Clinical eHealth ; 3:7-15, 2020.
Article in English | PMC | ID: covidwho-822402

ABSTRACT

The aim is to diagnose COVID-19 earlier and to improve its treatment by applying medical technology, the “COVID-19 Intelligent Diagnosis and Treatment Assistant Program (nCapp)” based on the Internet of Things. Terminal eight functions can be implemented in real-time online communication with the “cloud” through the page selection key. According to existing data, questionnaires, and check results, the diagnosis is automatically generated as confirmed, suspected, or suspicious of 2019 novel coronavirus (2019-nCoV) infection. It classifies patients into mild, moderate, severe or critical pneumonia. nCapp can also establish an online COVID-19 real-time update database, and it updates the model of diagnosis in real time based on the latest real-world case data to improve diagnostic accuracy. Additionally, nCapp can guide treatment.
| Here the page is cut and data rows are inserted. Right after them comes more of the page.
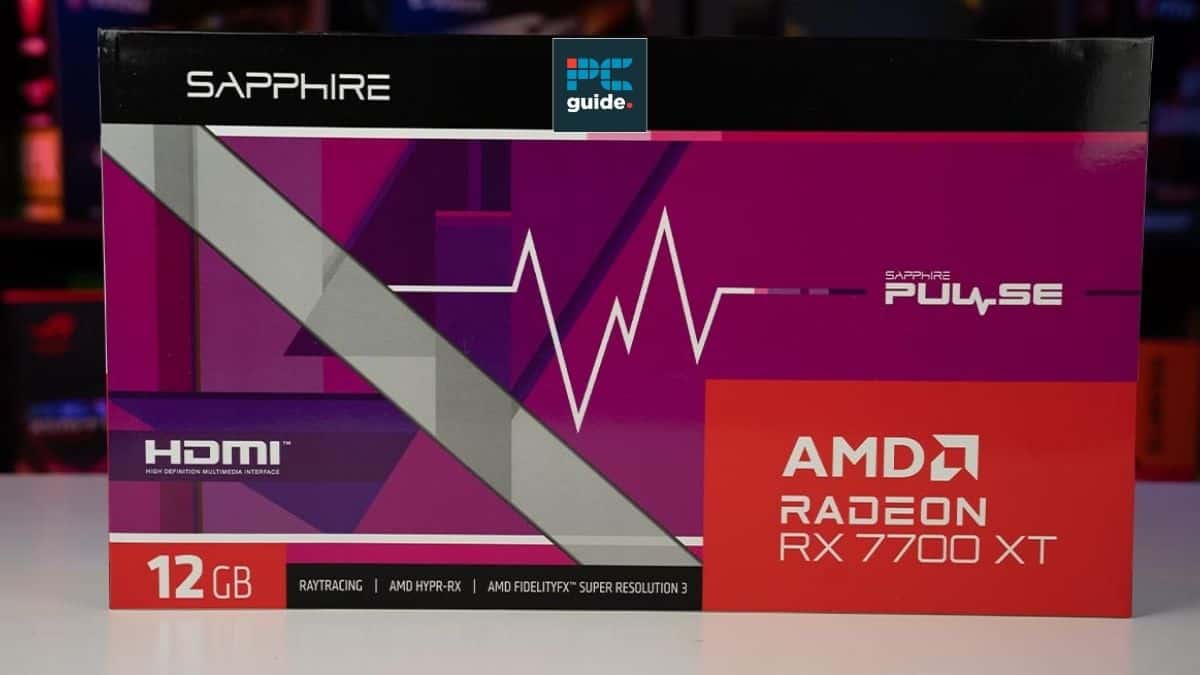 Best RX 7700 XT GPU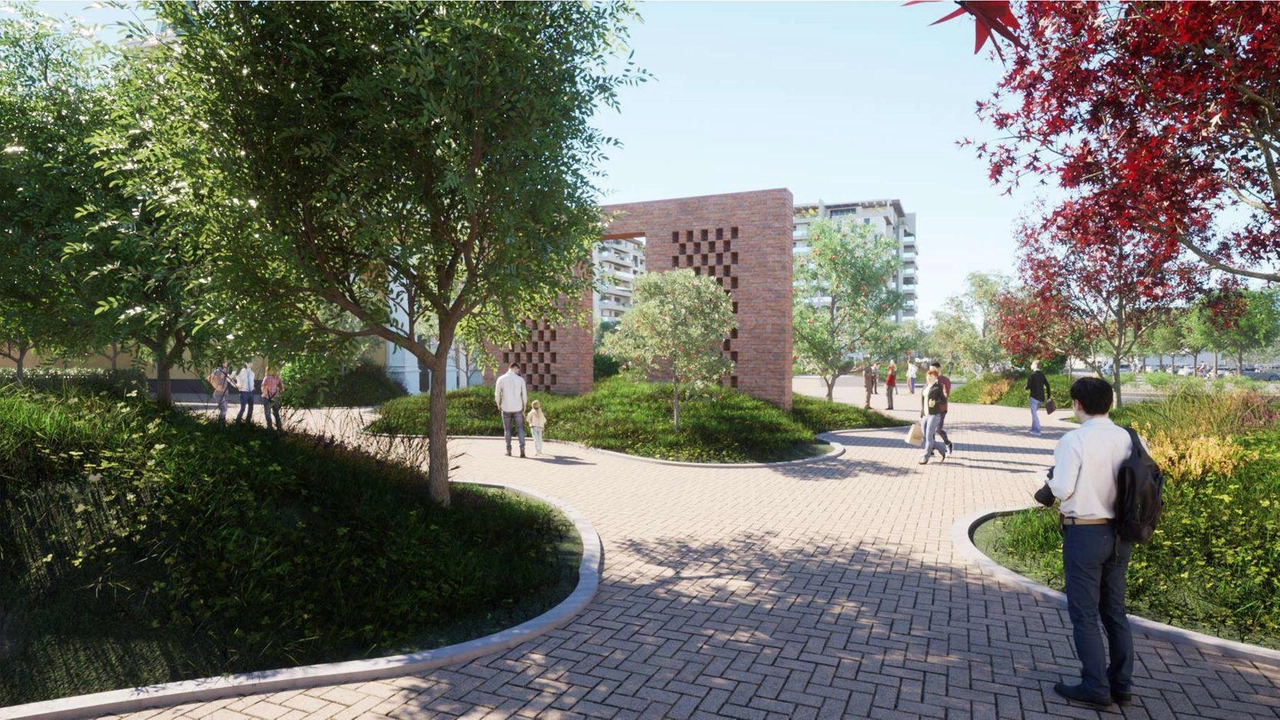 Abbattuto il capannone, entra nel vivo il progetto di rigenerazione urbana avviato Officine Mak. Previsti 40mila metri quadrati di residenziale, il 30% in edilizia convenzionata a prezzi calmierati. Abbattuto il capannone, entra nel vivo il progetto di rigenerazione urbana avviato Officine Mak. Previsti 40mila metri quadrati di residenziale, il 30% in edilizia convenzionata a prezzi calmierati.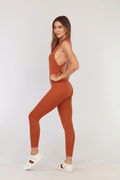 Airbrush Half-Zip Bodysuit - Life Clothing Co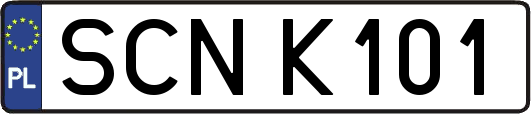 SCNK101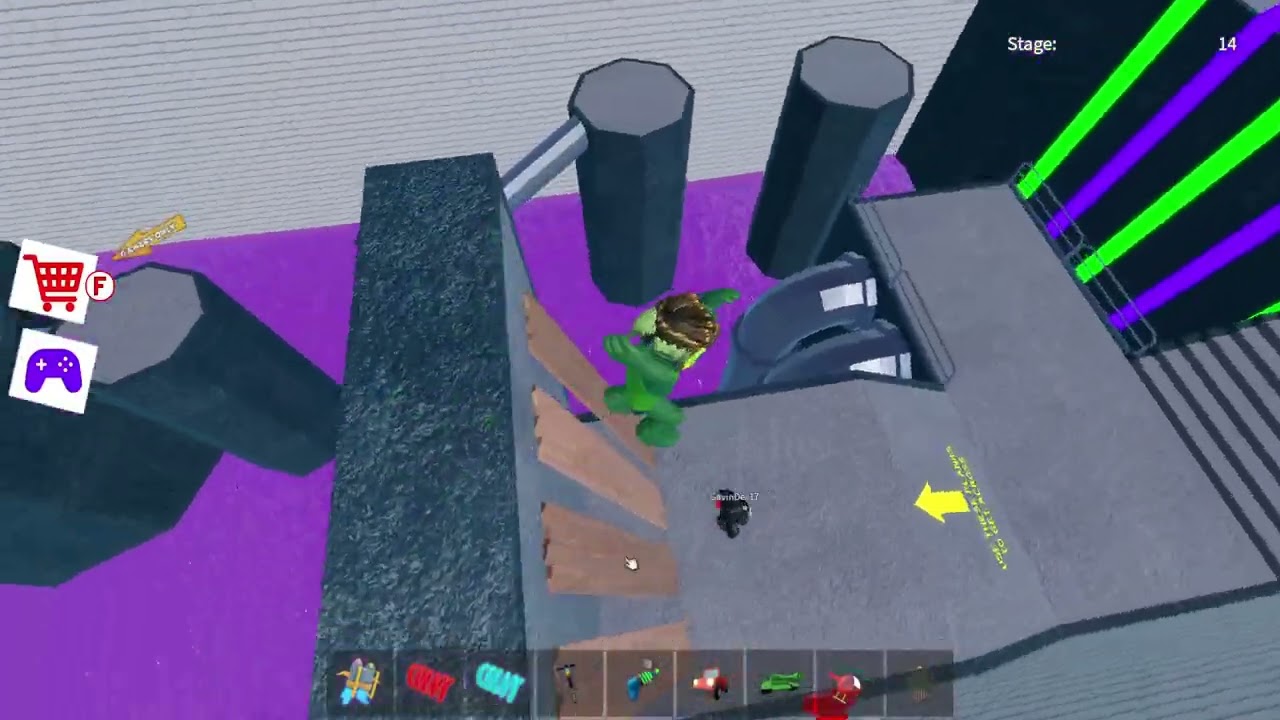 The collab with Gavindex17  Part 3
Front-line physicians, experts, and managers are linked to perform consultation and prevention. nCapp also contributes to the long-term follow-up of patients with COVID-19. The ultimate goal is to enable different levels of COVID-19 diagnosis and treatment among different doctors from different hospitals to upgrade to the national and international through the intelligent assistance of the nCapp system. In this way, we can block disease transmission, avoid physician infection, and epidemic prevention and control as soon as possible.